Top of Provided entries

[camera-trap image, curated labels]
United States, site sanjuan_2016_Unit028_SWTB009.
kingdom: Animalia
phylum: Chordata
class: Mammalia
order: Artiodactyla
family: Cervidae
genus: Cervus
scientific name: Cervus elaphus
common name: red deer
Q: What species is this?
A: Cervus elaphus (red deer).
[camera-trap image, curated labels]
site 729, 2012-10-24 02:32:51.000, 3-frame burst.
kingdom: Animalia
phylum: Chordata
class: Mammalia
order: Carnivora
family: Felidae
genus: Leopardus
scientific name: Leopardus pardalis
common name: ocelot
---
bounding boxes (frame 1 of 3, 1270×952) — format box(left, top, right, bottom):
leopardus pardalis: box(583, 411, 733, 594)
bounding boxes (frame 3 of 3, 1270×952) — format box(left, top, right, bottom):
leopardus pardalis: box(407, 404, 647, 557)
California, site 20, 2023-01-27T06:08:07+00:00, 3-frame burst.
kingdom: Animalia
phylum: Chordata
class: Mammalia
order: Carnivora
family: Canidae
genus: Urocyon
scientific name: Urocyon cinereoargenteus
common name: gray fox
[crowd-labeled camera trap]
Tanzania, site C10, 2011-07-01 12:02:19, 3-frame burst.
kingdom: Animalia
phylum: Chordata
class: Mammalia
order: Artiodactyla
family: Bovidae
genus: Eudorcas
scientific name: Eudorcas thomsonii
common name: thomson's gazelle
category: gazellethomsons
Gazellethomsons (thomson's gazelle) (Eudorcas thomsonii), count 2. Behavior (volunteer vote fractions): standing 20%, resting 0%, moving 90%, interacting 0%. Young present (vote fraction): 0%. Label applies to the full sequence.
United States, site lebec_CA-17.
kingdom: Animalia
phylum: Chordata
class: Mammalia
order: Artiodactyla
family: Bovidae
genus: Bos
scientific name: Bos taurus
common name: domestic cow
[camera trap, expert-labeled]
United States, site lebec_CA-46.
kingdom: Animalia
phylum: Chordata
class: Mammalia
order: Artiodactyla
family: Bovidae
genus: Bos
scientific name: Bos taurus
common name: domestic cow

Bottom of Provided entries

Tally up the lines in the preceding listing that contain the string "site". Respond with the number and nothing else.

**Exercise output:** 6